While New York City's transportation network is extensive, it isn't truly extensive enough to meet the needs of the city's whole population. Enter dollar vans, a vast "shadow" network of unannounced and often-unregulated street vans that largely caters to communities in areas underserved by public transportation. "The informal transportation networks fill that void with frequent departures and dependable schedules, but they lack service maps, posted timetables, and official stations or stops," the New Yorker explains of the phenomena largely born out of a 1980's transit strike, "There is no Web site or kiosk to help you navigate them.

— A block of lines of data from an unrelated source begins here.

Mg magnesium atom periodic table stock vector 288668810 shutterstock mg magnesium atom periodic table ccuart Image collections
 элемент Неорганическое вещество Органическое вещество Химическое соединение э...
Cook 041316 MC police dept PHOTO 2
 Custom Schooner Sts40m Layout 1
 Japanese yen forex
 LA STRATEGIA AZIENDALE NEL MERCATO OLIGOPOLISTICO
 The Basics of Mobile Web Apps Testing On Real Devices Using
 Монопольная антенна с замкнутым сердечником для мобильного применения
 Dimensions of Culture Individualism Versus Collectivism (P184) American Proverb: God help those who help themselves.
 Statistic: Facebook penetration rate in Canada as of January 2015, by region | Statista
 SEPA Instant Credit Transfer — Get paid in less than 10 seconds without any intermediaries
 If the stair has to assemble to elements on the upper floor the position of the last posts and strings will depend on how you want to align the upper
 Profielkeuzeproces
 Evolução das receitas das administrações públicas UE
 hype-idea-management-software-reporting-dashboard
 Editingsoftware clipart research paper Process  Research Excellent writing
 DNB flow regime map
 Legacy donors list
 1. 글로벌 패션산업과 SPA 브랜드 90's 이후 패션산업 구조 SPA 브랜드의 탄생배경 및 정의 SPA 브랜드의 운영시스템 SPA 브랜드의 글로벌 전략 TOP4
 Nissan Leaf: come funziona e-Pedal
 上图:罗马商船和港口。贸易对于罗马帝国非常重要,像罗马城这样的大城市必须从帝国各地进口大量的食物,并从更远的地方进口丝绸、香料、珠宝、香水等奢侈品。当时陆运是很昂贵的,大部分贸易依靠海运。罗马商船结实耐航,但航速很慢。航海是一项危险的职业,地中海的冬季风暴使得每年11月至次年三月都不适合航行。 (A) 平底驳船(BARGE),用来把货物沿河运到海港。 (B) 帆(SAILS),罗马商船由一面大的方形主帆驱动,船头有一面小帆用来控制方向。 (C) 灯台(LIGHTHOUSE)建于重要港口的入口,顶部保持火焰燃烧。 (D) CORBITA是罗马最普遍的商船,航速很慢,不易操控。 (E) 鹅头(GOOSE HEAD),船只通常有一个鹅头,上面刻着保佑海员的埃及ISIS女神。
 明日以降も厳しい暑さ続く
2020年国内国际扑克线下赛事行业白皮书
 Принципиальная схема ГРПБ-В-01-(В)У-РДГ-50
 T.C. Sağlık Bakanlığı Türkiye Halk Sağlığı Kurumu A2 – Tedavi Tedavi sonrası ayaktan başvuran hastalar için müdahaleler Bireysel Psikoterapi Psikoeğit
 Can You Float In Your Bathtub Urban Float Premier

Instead, riders come to know these networks through conversations with friends and neighbors, or from happening upon the vans in the street." Want to know more about the rather extensive, somewhat secretive network? Read on.
1) Dollar vans largely exist in "peripheral, low-income neighborhoods that contain large immigrant communities and lack robust public transit."
2) Since 1994, the New York City Taxi and Limousine Commission has been issuing permits to dollar vans. There are 481 licensed dollar vans in the city, although there are many, many more estimated to be operating.
3) The licensed vans are verboten from picking up passengers along the MTA's bus routes.
4) Dollar vans can be particularly attractive to non-English speaking immigrants as they're often operated and ridden by members of particular ethnic communities. On the vans that serve Brooklyn's Chinatown communities:
It is not uncommon for residents of New York's Chinese communities to speak little or no English, even if they have lived in the city for decades. For many of these immigrants, taking the subway or bus can be an uncomfortable experience ... A ride on a Chinatown van, on the other hand, is a relatively familiar experience for a Chinese immigrant. It could easily be a ride on a bus in rural China: tinny, saccharine pop is piped in through the van's speakers; people chat in their local dialects about the price of cabbage ... While I was talking with Chen, Ye Rong, a fifty-six-year-old retired immigrant from Fujian, chimed in, "Here, if I'm cold, I ask the driver and he closes the windows; if I'm hot, he turns on the air conditioning. On the subway, who are you going to ask? They just have one conductor for the whole train. They aren't going to help you. 5) Along Flatbush Avenue, the vans, which are often decorated with Haitian flags and advertisements for local reggae shows, have become such a part of the culture that there are sometimes in-van concerts performed by local hip-hop artists. The phenomena has even sparked something known as Dollar Van Demos.
6) Knowledge of the vans' whereabouts, which cost less than a $2.50 subway ride, are often spread by word-of-mouth, unless someone is lucky enough to catch a glimpse and know what the van is up to.
7) According to the New Yorker, the biggest dollar van hub in the city is out of Jamaica Center in Queens. Jamaica Center is where the E, J, and Z lines meet with the AirTran to J.F.K Airport. A few dollar van lines run to the easternmost border of Queens while others dip into the Rockaways. When Sandy smacked the area and the MTA shut down all operations, dollar vans kept things moving.
8) Dollar vans are becoming so popular in Queens that they're starting to function like an "unofficial transportation system."
9) Edenwald Avenue in the Bronx has been renamed Dorothy Pamela Gomes Way, for a dollar van pioneer who brought the service to the area after the MTA halted a bus line along Edenwald Avenue.